Basic classification using the SparseCVIGaussianProcess model

This notebook explains how to perform GP inference using the Markovflow CVIGaussianProcess model. Here, we perform binary classification with time as the input.

As with GPR, the observations do not have to be regularly spaced. However, they do need to be sequential. We denote the input/output tuples as \((x_i, y_i)_{1 \leq i \leq n}\), where \(x_i\) is a scalar value and \(y_i \in \{0, 1\}\).

Our probabilistic model for this data is:

\[\begin{split}\begin{align} f \sim \mathcal{GP}(0, k(., .)) \\ y_i \sim \mathcal{B}(\Phi(f(x_i))) \end{align}\end{split}\]

where \(\Phi\) is a function that maps \(f(x_i)\) to \([0, 1]\), the probability that \(y_i=1\). In practice, we choose \(\Phi\) to be the standard normal cumulative distribution function (also known as the probit function) which maps to \([0, 1]\).
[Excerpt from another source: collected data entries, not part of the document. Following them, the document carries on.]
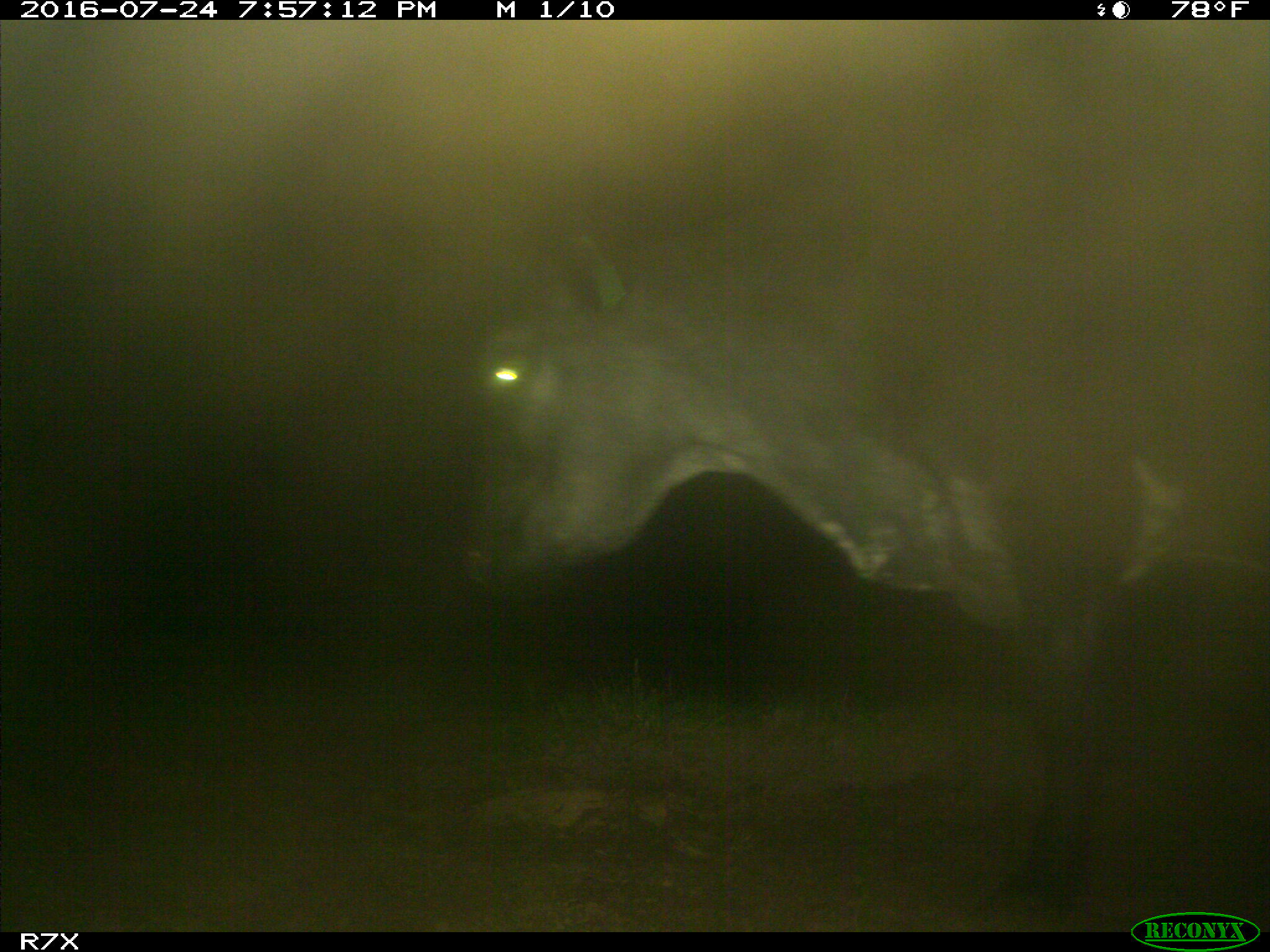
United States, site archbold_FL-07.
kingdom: Animalia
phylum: Chordata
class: Mammalia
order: Artiodactyla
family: Bovidae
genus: Bos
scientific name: Bos taurus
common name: domestic cow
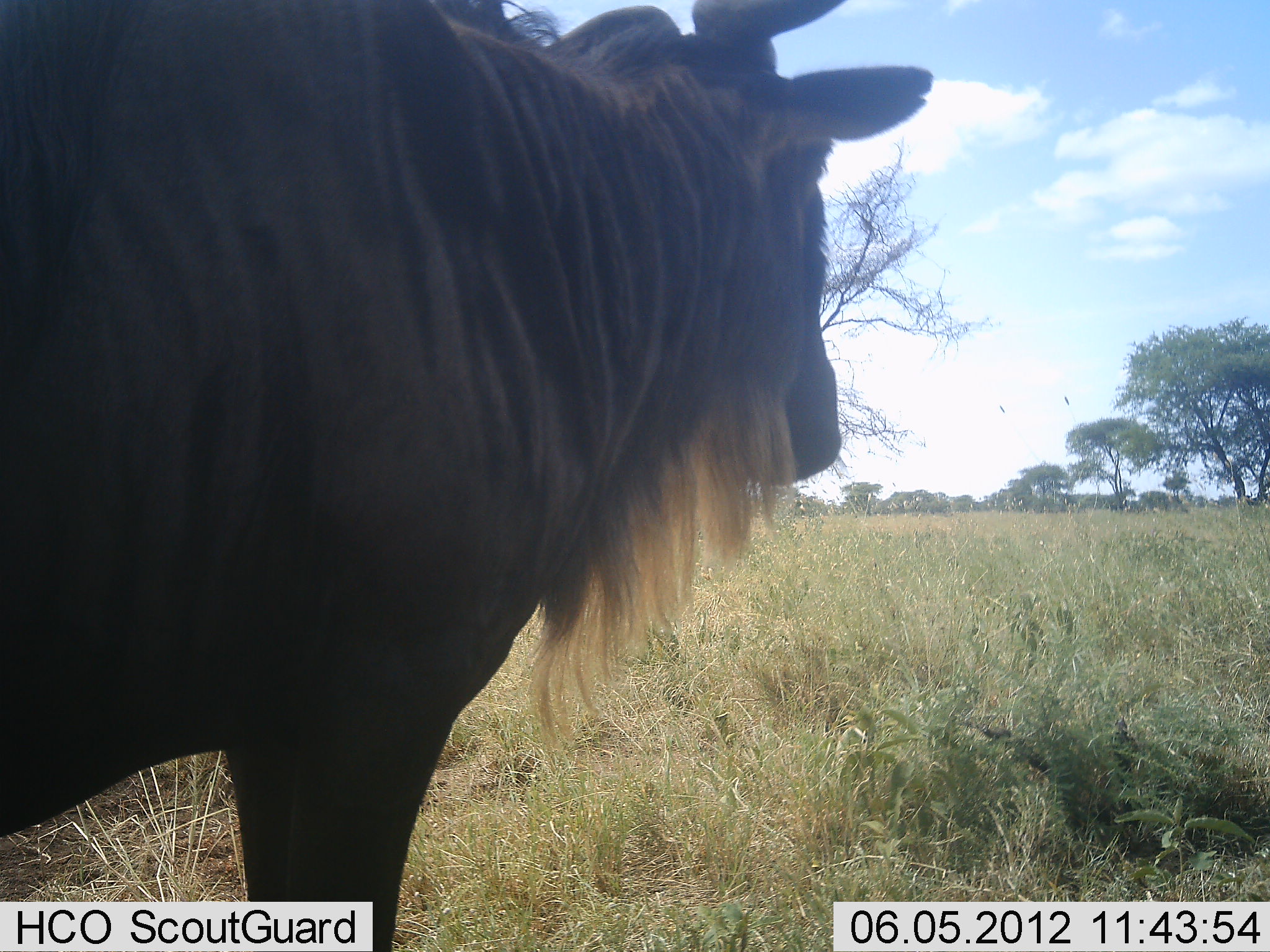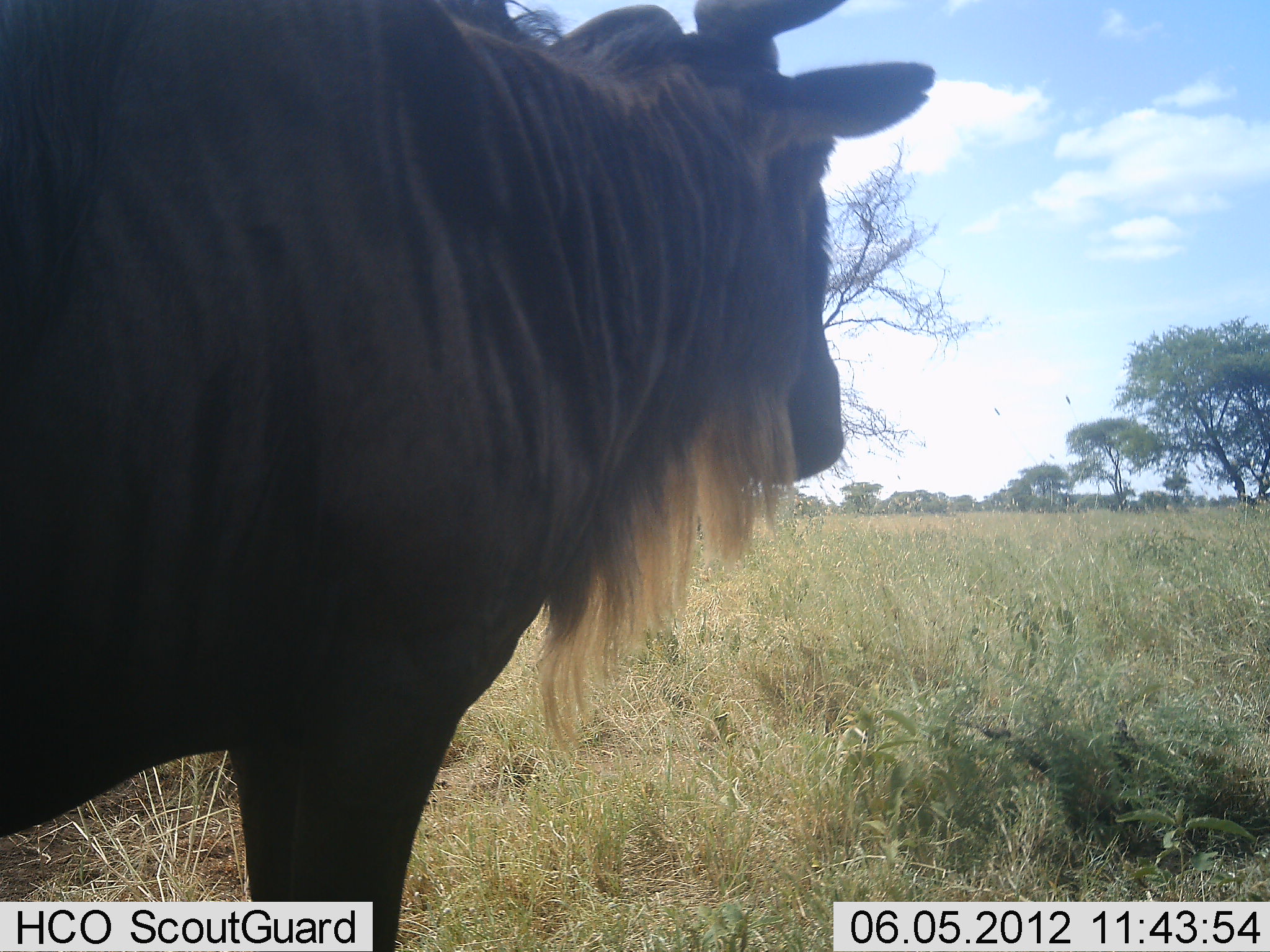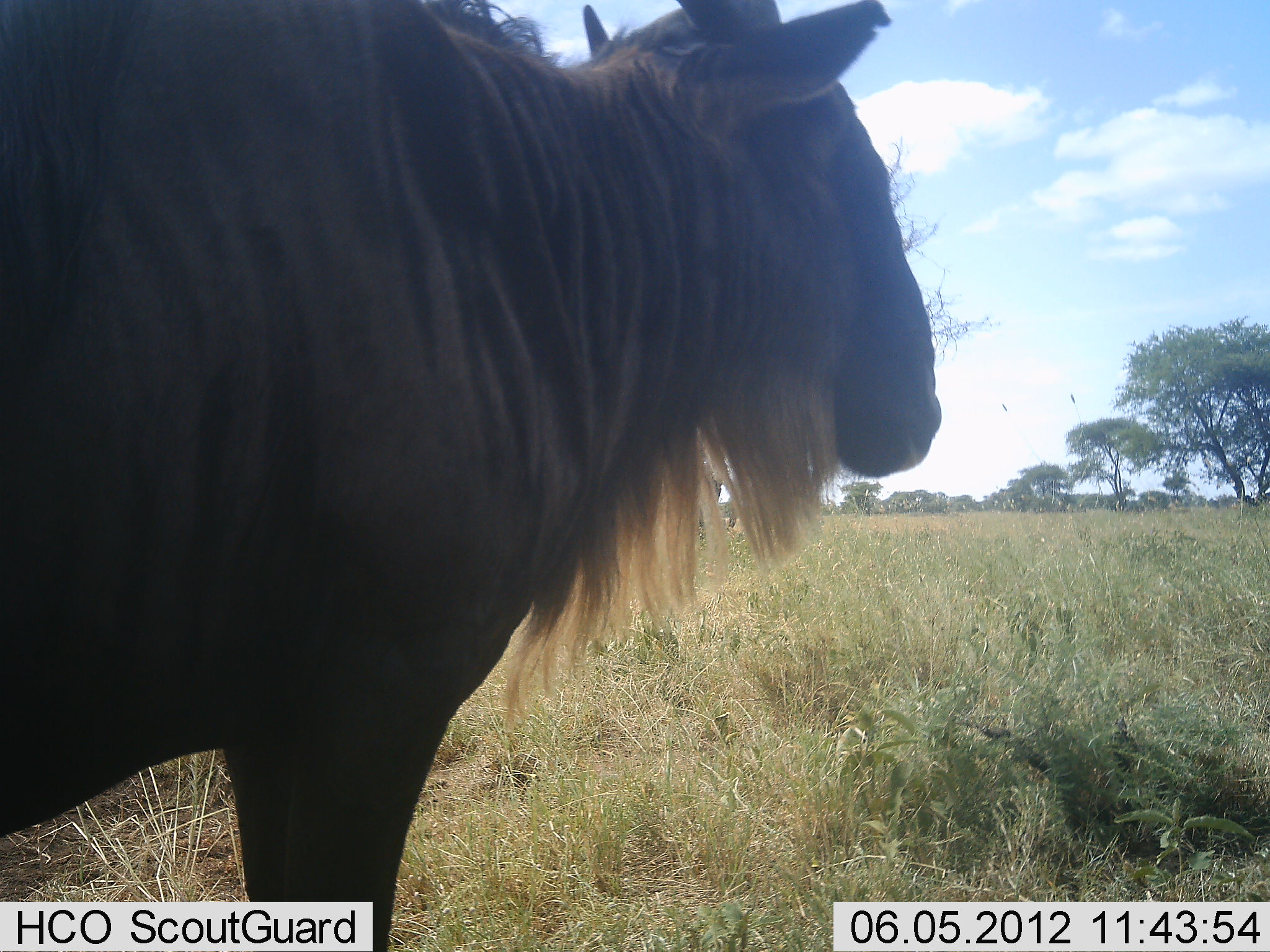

NOTE: If you have difficulty running this notebook, consider clearing the output and then restarting the kernel.

[1]:
# Setup

import warnings

# Turn off warnings
warnings.simplefilter('ignore')


import matplotlib.pyplot as plt
import numpy as np
import tensorflow as tf

from gpflow import default_float
from gpflow.ci_utils import ci_niter
from gpflow.likelihoods import Bernoulli

from markovflow.models.sparse_variational_cvi import SparseCVIGaussianProcess
from markovflow.kernels import Matern52


np.random.seed(0)
FLOAT_TYPE = default_float()

# uncomment in notebook
# try:
#     from IPython import get_ipython
#     get_ipython().run_line_magic('matplotlib', 'inline')
# except AttributeError:
#     print('Magic function can only be used in IPython environment')
#     matplotlib.use('Agg')

plt.rcParams["figure.figsize"] = [15, 8]
2022-09-17 14:52:21.261693: W tensorflow/stream_executor/platform/default/dso_loader.cc:60] Could not load dynamic library 'libcudart.so.11.0'; dlerror: libcudart.so.11.0: cannot open shared object file: No such file or directory; LD_LIBRARY_PATH: /opt/hostedtoolcache/Python/3.7.13/x64/lib
2022-09-17 14:52:21.261726: I tensorflow/stream_executor/cuda/cudart_stub.cc:29] Ignore above cudart dlerror if you do not have a GPU set up on your machine.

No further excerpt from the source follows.